Le volume d'interactions noie les priorités
Un conseiller traite en moyenne 40 à 60 interactions par jour: appels, mails, courriers. Dans ce flux, comment repérer le client qui hésite à résilier, celui dont le sinistre traîne depuis 3 semaines, ou celui qui attend un rappel depuis lundi? Aujourd'hui, c'est la mémoire humaine qui fait le tri. Et la mémoire humaine, même excellente, a ses limites quand on gère 300 contrats.
Les cas urgents remontent trop tard
Un dégât des eaux signalé par mail un vendredi soir. Un client hospitalisé dont la prévoyance n'est pas à jour. Un sinistre auto avec blessé corporel noyé dans la pile des déclarations. Ces situations exigent une réaction rapide, mais sans système d'alerte intelligent, elles sont traitées dans l'ordre d'arrivée, pas dans l'ordre d'urgence. Le résultat: des clients insatisfaits et des risques juridiques évitables.
Les relances de renouvellement partent en retard
Un contrat arrive à échéance dans 30 jours. Le conseiller devrait appeler le client, vérifier si ses besoins ont évolué, proposer un ajustement. Mais entre les sinistres en cours et les nouveaux prospects, cette relance passe au second plan. Résultat: le client reçoit l'avis d'échéance sans avoir eu de contact humain, compare les prix en ligne, et part chez un concurrent. Chaque renouvellement raté, c'est un client de perdu et 3 à 5 ans de fidélisation gâchés.
Les comptes-rendus d'appels sont bâclés ou absents
Après un appel de 20 minutes avec un client, le conseiller raccroche et enchaîne immédiatement sur le suivant. Le compte-rendu? Il sera fait plus tard. Sauf que plus tard, c'est souvent jamais, ou alors c'est trois lignes vagues dans le CRM. Quand un collègue reprend le dossier, il manque le contexte.
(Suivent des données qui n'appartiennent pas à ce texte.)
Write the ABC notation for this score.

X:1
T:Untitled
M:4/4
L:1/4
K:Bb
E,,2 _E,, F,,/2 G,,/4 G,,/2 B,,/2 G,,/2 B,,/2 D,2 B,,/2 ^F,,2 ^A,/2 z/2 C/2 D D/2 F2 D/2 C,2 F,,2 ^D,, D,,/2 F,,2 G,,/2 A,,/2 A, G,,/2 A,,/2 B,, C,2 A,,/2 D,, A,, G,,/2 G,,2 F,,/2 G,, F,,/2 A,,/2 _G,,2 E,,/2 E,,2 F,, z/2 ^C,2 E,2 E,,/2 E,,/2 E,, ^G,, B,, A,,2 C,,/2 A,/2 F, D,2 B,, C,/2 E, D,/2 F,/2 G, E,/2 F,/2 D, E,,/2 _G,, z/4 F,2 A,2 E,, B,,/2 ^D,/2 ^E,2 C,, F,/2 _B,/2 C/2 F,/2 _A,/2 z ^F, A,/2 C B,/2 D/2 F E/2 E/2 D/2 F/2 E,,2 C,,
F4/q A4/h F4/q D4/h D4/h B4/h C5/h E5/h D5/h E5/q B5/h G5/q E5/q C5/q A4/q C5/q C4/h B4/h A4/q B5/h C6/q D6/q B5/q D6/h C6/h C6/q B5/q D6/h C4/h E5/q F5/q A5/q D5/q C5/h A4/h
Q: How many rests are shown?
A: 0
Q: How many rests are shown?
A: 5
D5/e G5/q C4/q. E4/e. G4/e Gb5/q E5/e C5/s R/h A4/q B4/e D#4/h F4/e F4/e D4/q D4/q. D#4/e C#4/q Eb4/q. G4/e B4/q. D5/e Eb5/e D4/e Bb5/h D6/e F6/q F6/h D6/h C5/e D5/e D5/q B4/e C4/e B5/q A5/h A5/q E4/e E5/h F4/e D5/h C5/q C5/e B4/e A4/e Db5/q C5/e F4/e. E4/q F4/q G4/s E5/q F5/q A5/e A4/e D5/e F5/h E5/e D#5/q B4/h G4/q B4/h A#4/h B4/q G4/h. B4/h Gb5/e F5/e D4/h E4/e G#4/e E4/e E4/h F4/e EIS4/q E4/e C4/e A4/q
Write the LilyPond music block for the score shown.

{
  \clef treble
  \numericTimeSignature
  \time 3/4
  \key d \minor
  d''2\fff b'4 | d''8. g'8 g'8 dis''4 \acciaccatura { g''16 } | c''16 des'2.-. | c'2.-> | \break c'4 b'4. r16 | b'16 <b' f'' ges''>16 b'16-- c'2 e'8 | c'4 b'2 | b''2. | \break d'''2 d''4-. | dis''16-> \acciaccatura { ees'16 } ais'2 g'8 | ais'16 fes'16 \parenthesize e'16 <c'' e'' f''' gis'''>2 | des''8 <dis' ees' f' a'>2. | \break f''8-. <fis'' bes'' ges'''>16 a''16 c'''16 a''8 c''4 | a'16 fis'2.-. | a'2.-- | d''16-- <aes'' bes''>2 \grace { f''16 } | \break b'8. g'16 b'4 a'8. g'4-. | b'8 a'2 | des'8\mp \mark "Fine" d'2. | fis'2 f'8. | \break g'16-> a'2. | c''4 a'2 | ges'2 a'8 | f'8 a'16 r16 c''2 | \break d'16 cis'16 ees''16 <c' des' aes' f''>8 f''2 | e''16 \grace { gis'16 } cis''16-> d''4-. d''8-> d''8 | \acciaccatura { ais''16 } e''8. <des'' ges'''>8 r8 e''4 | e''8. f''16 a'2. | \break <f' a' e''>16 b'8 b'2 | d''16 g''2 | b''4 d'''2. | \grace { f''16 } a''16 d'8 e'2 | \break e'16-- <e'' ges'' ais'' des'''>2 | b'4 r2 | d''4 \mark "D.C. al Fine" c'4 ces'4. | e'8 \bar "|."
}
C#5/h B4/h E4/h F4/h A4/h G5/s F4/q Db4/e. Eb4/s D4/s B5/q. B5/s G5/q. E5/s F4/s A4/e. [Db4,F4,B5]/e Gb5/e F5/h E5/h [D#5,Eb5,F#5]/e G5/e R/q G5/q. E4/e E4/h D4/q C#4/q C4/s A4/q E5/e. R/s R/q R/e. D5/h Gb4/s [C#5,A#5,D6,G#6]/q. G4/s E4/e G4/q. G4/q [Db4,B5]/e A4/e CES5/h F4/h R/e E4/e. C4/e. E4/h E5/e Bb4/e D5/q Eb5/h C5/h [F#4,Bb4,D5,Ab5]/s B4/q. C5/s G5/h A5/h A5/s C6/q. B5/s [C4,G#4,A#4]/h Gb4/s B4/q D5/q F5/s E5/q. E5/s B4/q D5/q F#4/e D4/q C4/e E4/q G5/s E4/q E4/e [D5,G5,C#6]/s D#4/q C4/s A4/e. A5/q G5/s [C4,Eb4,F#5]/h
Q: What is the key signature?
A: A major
Quand le client rappelle, il doit tout réexpliquer. C'est frustrant pour tout le monde.
Le tri des sinistres se fait au feeling
Tous les sinistres ne se valent pas. Un bris de glace et un incendie n'ont pas le même impact client, pas les mêmes délais, pas les mêmes enjeux. Pourtant, dans beaucoup d'agences, le tri initial repose sur le bon sens du moment. Pas de scoring, pas de critères formalisés. Les dossiers complexes prennent du retard, les dossiers simples mobilisent trop de temps, et personne n'a de vision claire de la file d'attente.
Les données sensibles circulent sans cadre clair
Santé, revenus, patrimoine, antécédents de sinistres: vous manipulez des données parmi les plus sensibles qui existent. Pourtant, combien de notes circulent par mail non chiffré, combien de fichiers Excel traînent sur des postes partagés? Le RGPD n'est pas qu'une contrainte légale, c'est un enjeu de confiance client. Un incident de données peut coûter bien plus cher qu'un sinistre mal géré.